Аптекарь - Орлов Владимир Викторович. Страница 127

…Обещанный Любови Николаевне час Михаил Никифорович провел в нетерпении. Откуда взялись в нем ярость и желание уничтожить все, связанное со случайной жительницей его квартиры? Будто бы внушили ему ярость и нетерпение. Сейчас же Михаилу Никифоровичу Любовь Николаевна без всяких сомнений представлялась во всем виноватой, именно ехидной, злокозненной, коварной змеей, бесстыжей, блудливой негодяйкой, всегда игравшей с ним ради своего или чужого удовольствия ли, опыта ли. Какую верность и какую нежность мог он углядеть в ее глазах, какую боль, какую пропасть, какую горькую судьбу? Обман и игра стыли в ее глазах! Она была чужая для Останкина, для Земли. И когда минутная и секундная стрелки доползли, добрались до определенной обещанием черты, Михаил Никифорович чуть ли не кинулся к подоконникам. Он в ярости, в исступлении громил горшки, сбрасывал с балкона красно-рыжие черепки, жирную черную землю, бил по балконной ограде зажатыми в руке растениями, чтобы отрясти с корней последние прилипшие землинки. Но когда он отнес на кухню освобожденные от земли, смятые им растения, он словно бы опомнился. Что он делает? Какие глупости он творит! Не стал ли он орудием в чьих-то руках? И все же он положил фиалки на перевернутую на газовой плите сковородку, будто водворил их на эшафот, и взял коробку спичек. Но не бумага лежала перед ним и не картон. Перед ним лежало живое. Он ощутил, каким мучительным и долгим выйдет убиение и умирание живого, он как будто бы увидел растения, истекающие зелеными слезами и зеленой кровью. Он не мог убить их. Но три куста фиалок сами мгновенно высохли, уменьшились, замерли, будто бы десятилетия лежали придавленными в потайном гербарии. Жестко-сухие, они, казалось, могли рассыпаться от прикосновения. Превращение растений было истолковано Михаилом Никифоровичем как требование сдержать слово, исполнить принятое им решение. Он зажег спичку, высохшие цветы, вздрогнув, вспыхнули и быстро стали пеплом. Михаил Никифорович отнес сковороду на балкон и тихо сдунул пепел на яблоневые деревья.

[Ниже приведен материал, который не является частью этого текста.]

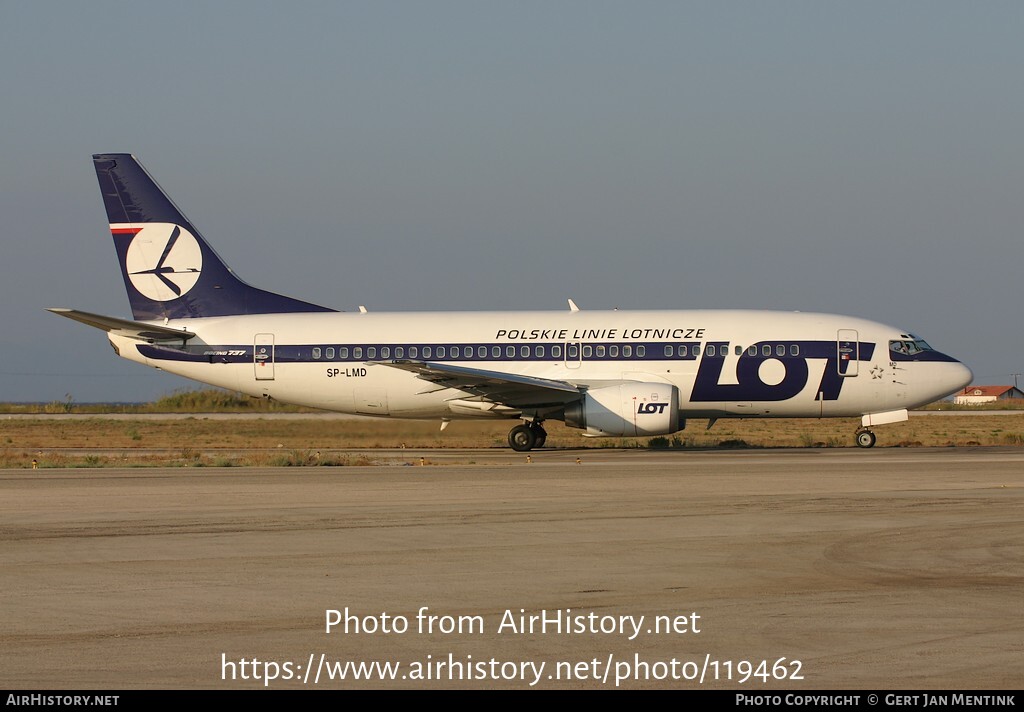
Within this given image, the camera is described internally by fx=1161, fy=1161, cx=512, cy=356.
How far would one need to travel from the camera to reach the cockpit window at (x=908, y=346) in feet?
102

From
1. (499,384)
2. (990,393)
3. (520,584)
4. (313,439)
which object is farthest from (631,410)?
(990,393)

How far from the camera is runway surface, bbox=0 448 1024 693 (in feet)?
26.4

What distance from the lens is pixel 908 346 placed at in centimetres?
3138

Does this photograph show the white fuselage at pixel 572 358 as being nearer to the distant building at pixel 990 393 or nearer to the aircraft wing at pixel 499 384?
the aircraft wing at pixel 499 384

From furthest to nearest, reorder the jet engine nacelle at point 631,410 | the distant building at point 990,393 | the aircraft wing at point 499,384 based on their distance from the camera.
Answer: the distant building at point 990,393
the aircraft wing at point 499,384
the jet engine nacelle at point 631,410

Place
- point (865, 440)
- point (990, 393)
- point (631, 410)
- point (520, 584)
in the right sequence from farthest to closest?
point (990, 393)
point (865, 440)
point (631, 410)
point (520, 584)

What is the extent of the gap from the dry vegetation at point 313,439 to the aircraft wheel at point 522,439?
760 mm

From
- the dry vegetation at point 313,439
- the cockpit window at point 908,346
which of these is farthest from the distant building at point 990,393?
the cockpit window at point 908,346

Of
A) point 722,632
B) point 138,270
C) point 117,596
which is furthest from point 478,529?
point 138,270

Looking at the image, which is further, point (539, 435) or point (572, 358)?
point (539, 435)

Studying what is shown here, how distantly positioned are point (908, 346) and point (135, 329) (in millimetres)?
21115

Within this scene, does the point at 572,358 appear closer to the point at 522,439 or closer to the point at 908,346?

…«Пойдем! Пойдем к ним!» – торопил, тянул, нудил Мардарий. Шубников же, пожелавший возвеличиться и вознестись над Землей, почувствовал вдруг, что сила из него уходит. Похолодевший от испуга, от догадки, он приказал линкору немедленно открыть огонь по домам номер пять и номер семь. Возможно, его не расслышали. Шубников вскочил и, распахивая ватник, закричал, срывая голос: «Пли!» Однако орудия линкора «Ду Насименту» залп не произвели.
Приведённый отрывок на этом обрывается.